Whereas chapter three might be said to portray the German side of Schenker, chapter four explores his Jewish side. Cook posits that Schenker’s work is influenced by Judaism and may be seen in a sense as “Talmudic” (210). Moreover, he draws a connection between musical analysis, psychoanalysis, and Talmudic reasoning, in that all three look beyond the surface for concealed meanings (212). But Cook also correctly points out the problems inherent in this relational approach: it is too easy to claim certain general traits as rooted in Judaism, and too difficult to prove Schenker’s familiarity with Jewish tradition. On the other hand, he demonstrates that Schenker referred to his Jewish identity in positive ways in his diaries even as he concealed it in public. Cook concludes this chapter by comparing Schenker to two of his “most significant others,” Wagner and Schoenberg, German anti-Semite and Zionist Jew. He argues that Schenker forged much of his thinking through opposition to or appropriation of Wagner’s thinking, and, unlike Schoenberg, “never had a moment of truth in which he rediscovered his Jewish identity, presumably because he never forgot it in the first place” (244).

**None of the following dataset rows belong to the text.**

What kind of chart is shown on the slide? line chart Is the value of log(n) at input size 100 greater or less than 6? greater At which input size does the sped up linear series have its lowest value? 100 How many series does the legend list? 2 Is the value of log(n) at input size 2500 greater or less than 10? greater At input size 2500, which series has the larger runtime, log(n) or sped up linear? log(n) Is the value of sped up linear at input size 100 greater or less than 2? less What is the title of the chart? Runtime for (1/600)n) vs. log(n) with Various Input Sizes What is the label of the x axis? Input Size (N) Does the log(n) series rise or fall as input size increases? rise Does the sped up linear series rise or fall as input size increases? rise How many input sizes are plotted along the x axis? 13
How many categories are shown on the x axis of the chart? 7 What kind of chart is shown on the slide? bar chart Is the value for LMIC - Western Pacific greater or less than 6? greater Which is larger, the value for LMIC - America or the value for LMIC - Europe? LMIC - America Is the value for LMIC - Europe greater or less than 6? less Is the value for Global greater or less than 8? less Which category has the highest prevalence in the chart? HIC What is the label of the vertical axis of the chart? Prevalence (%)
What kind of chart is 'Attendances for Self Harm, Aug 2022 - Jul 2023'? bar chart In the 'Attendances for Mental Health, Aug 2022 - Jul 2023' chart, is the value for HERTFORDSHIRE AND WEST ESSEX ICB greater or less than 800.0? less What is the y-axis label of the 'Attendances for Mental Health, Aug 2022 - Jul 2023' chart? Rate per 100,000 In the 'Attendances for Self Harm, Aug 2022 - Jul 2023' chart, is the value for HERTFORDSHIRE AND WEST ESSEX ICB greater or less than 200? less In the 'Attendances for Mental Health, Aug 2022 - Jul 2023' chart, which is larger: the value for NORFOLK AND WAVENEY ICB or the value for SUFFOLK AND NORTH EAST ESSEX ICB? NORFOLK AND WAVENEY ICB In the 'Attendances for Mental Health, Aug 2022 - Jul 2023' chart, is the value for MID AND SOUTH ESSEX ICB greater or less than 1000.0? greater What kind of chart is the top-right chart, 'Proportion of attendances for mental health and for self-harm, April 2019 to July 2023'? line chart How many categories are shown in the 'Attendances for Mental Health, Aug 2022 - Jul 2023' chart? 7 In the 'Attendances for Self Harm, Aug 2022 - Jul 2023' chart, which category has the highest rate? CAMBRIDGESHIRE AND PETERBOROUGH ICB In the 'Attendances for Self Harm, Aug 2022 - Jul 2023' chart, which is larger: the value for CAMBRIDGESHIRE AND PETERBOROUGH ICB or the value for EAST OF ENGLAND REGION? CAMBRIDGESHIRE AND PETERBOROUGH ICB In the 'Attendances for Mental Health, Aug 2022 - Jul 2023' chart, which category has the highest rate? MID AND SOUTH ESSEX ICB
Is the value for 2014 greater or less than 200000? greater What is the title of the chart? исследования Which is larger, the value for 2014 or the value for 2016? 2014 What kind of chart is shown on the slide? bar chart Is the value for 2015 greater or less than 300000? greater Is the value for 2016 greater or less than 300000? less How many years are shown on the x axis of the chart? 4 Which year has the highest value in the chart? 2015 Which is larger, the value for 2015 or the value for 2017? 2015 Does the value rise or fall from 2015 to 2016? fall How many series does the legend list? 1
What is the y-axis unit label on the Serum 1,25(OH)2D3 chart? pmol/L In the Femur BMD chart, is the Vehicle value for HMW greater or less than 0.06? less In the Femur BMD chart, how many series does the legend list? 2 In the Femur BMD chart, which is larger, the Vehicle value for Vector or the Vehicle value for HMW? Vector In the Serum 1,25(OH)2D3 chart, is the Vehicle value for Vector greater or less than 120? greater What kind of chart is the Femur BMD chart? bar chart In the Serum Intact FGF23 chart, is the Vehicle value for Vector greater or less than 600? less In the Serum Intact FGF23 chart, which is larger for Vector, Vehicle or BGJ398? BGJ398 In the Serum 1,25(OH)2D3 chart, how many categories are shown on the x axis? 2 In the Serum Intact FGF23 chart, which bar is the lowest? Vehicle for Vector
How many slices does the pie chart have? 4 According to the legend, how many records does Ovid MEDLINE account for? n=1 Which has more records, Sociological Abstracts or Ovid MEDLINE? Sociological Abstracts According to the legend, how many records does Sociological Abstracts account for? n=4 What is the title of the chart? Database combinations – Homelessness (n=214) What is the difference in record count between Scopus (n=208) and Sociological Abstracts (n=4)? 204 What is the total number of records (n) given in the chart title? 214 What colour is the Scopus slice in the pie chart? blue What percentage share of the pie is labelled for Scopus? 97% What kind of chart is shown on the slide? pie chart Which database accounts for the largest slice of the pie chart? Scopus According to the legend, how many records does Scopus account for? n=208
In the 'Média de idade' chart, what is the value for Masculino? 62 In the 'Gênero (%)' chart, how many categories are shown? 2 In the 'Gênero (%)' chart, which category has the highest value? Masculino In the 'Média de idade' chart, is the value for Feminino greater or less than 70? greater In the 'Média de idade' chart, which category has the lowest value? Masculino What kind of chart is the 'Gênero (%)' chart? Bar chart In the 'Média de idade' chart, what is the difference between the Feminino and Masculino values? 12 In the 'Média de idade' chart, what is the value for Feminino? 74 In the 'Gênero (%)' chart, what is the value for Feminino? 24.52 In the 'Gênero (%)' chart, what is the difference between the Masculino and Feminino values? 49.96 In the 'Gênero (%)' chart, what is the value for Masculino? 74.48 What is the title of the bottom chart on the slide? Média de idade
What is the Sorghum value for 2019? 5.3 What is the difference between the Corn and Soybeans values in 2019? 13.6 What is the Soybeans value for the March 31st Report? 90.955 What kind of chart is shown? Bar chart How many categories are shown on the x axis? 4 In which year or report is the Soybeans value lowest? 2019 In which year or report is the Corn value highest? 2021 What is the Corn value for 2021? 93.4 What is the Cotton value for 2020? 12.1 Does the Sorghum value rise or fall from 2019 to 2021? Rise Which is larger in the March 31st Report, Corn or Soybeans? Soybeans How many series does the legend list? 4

The final chapter offers an analysis of Schenker’s last work Der freie Satz (Free Composition), which was published posthumously in 1935. Cook’s reading rejects the first generation Schenkerians’ assessment of the work as the summit of Schenker’s thought. Instead, Cook argues, despite Schenker’s own self-image as an unrecognized genius, and his appreciation by his own contemporaries, his ideas were excised from musical discourses during the Third Reich. “And after the war, Schenker’s rabid nationalism worked against the kind of rehabilitation Schoenberg enjoyed” in Europe (275). Therefore “the story of the posthumous Schenker was an almost exclusively North American one” (275), with theorists transforming Schenker’s theory into a depoliticized, American, postmodern form. Cook’s argument suggests that context is important in order to fully appreciate Schenker’s writings.
Cook’s book succeeds in its aim of situating Schenker’s work in its various historical contexts. At times his reading tends towards apologetics, but his construction of the Schenker project reveals that there is much more than a theory of music to Schenker’s thought. In doing so Cook adds to our understanding of music theory and fin de siècle Viennese politics and culture.